> Provided records:
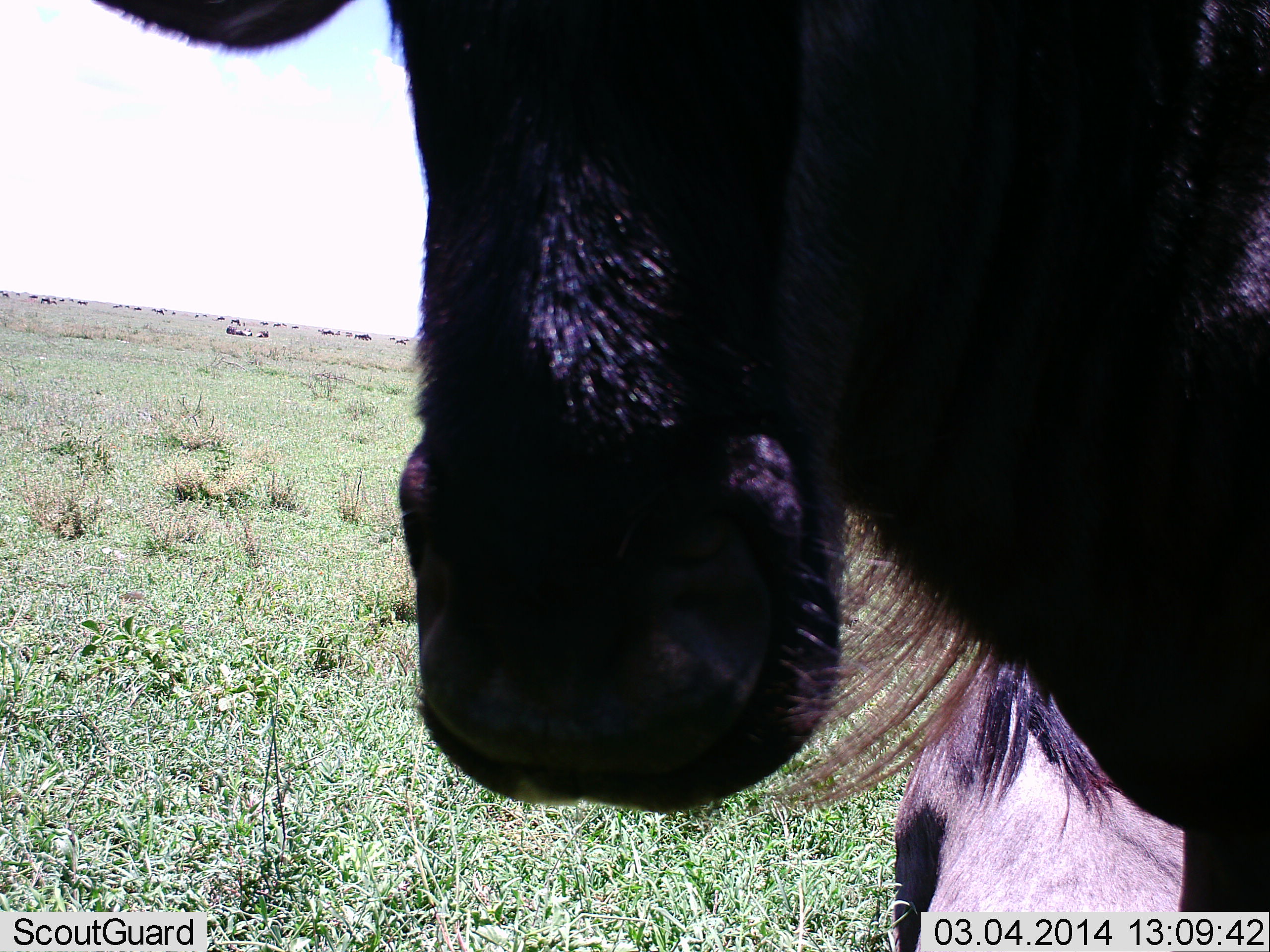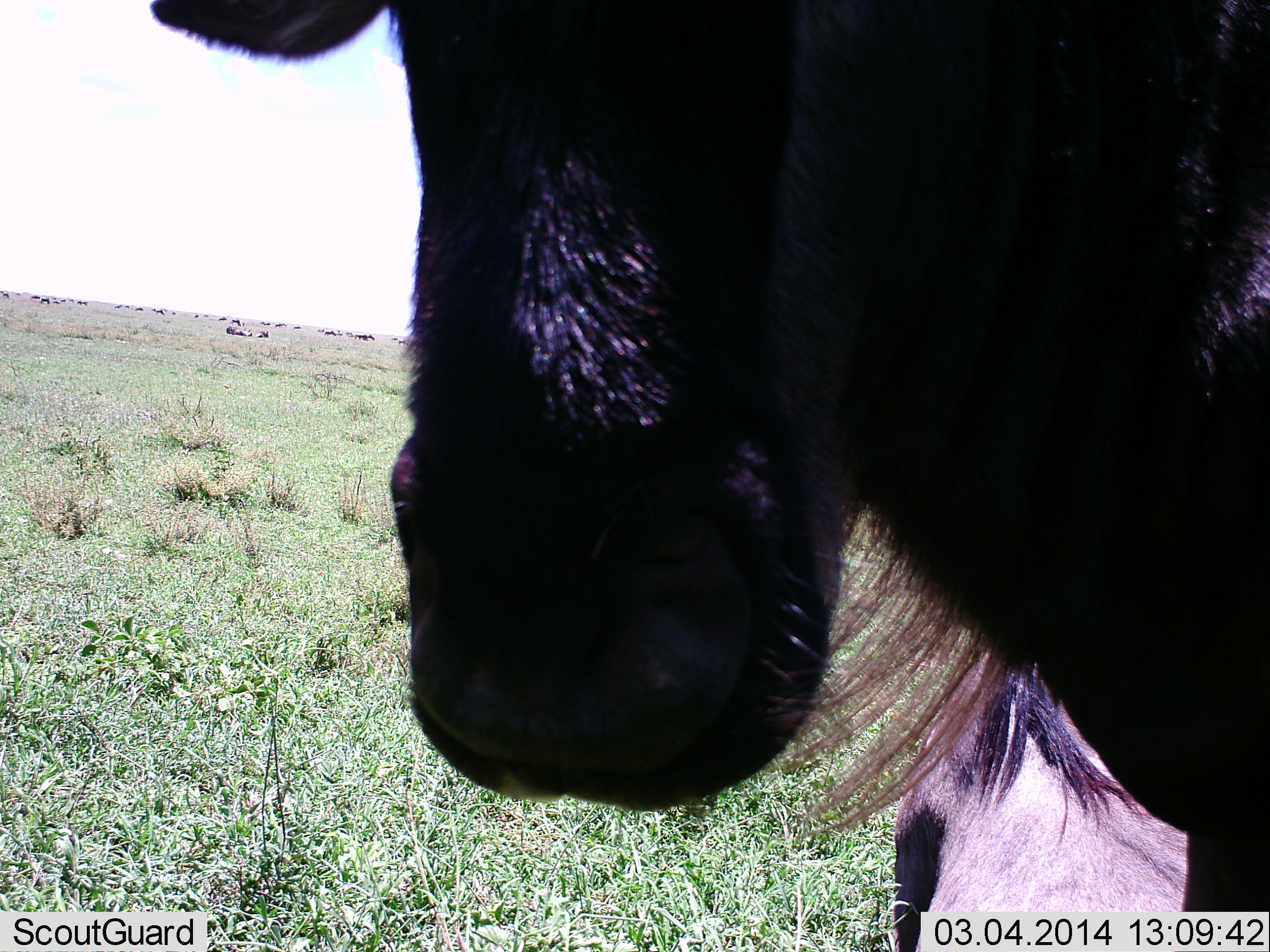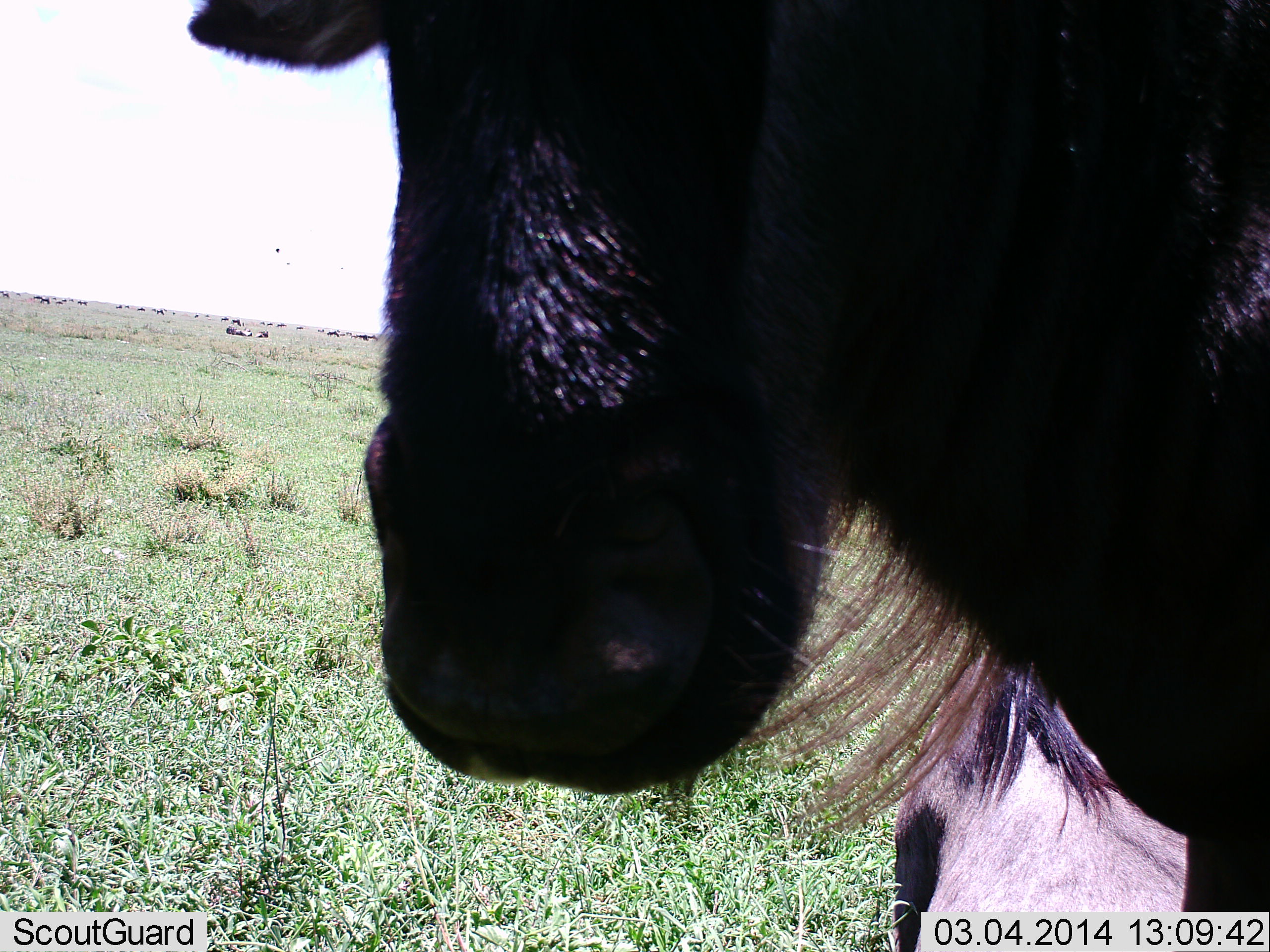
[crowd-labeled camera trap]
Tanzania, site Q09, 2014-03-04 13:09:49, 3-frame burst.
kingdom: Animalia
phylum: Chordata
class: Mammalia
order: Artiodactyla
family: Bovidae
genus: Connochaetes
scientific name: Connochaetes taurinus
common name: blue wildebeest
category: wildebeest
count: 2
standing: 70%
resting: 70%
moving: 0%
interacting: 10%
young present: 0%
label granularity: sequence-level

...

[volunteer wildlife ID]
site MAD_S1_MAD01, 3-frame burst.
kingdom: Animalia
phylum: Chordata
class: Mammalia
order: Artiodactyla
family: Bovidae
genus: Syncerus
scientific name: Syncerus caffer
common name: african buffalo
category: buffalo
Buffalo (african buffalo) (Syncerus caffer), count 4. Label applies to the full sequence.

==

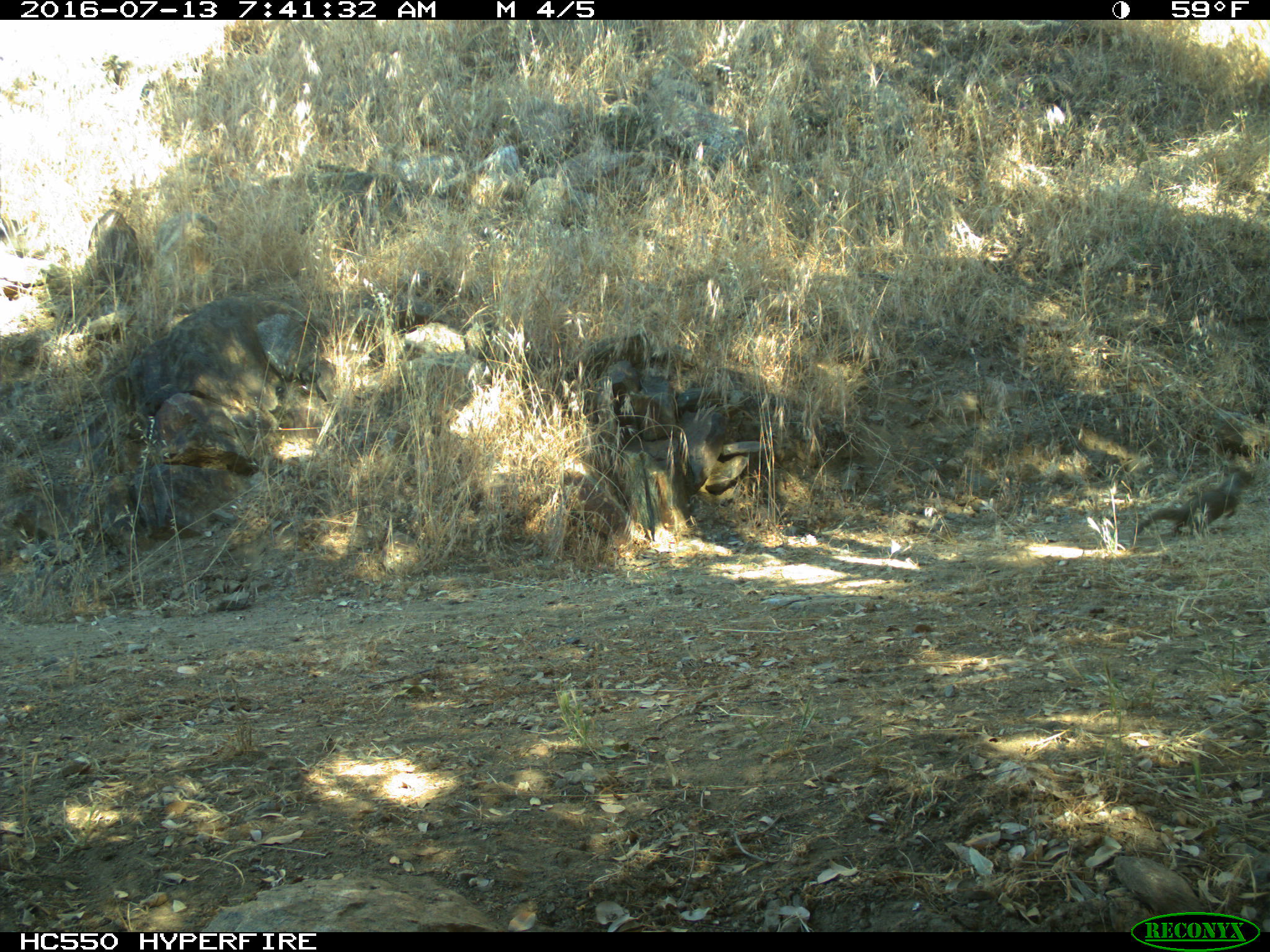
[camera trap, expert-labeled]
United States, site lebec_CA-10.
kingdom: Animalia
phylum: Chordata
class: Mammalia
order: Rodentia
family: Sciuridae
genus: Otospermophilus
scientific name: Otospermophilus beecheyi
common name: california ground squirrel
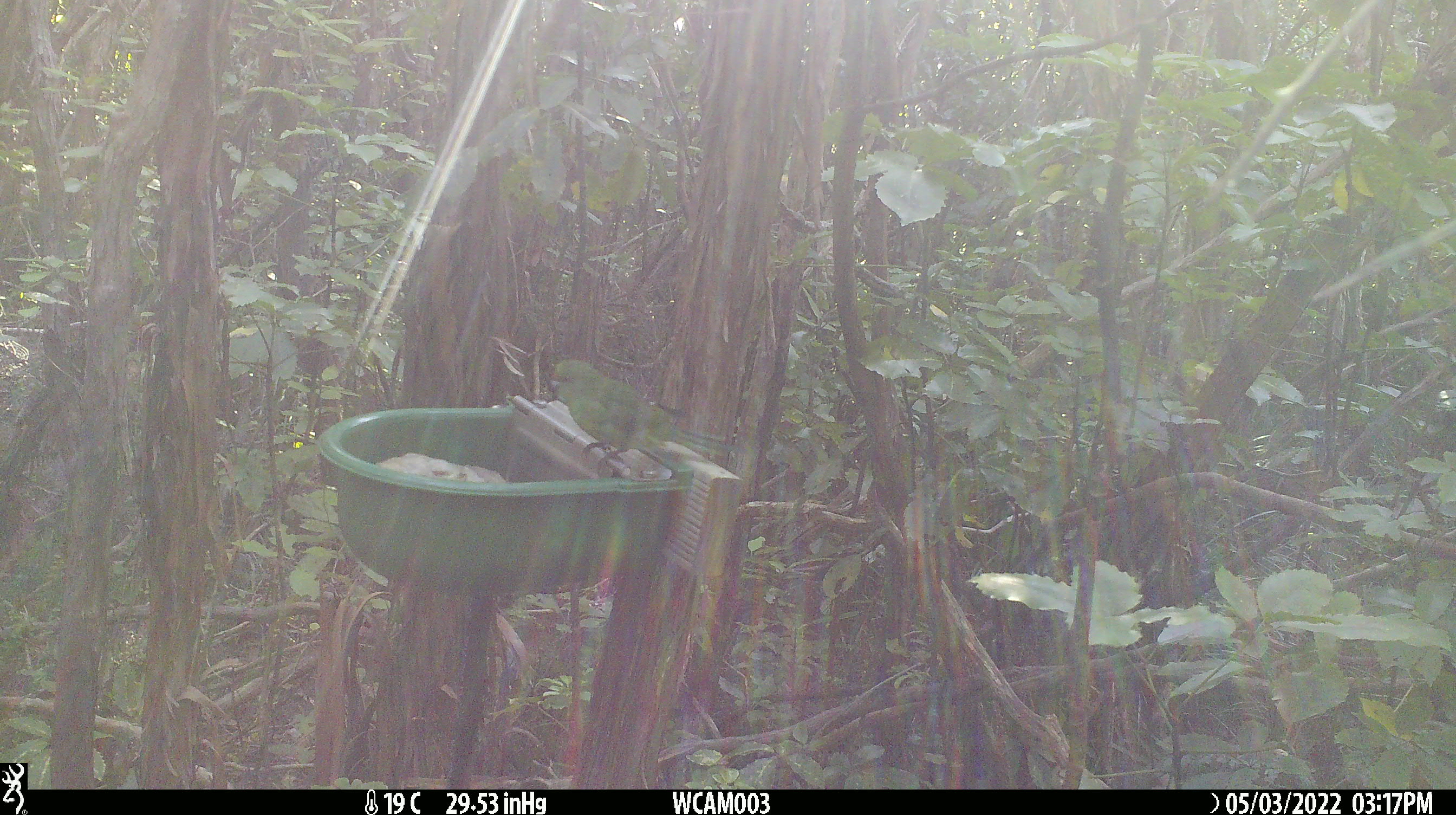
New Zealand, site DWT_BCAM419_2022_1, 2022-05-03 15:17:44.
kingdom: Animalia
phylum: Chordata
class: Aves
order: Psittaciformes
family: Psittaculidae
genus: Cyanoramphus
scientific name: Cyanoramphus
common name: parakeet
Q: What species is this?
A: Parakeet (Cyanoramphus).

> Problem to solve:
Output exactly the lines of the material above from the one containing "[crowd-labeled camera trap]" up to and including the one containing "standing: 70%".

> Reply:
[crowd-labeled camera trap]
Tanzania, site Q09, 2014-03-04 13:09:49, 3-frame burst.
kingdom: Animalia
phylum: Chordata
class: Mammalia
order: Artiodactyla
family: Bovidae
genus: Connochaetes
scientific name: Connochaetes taurinus
common name: blue wildebeest
category: wildebeest
count: 2
standing: 70%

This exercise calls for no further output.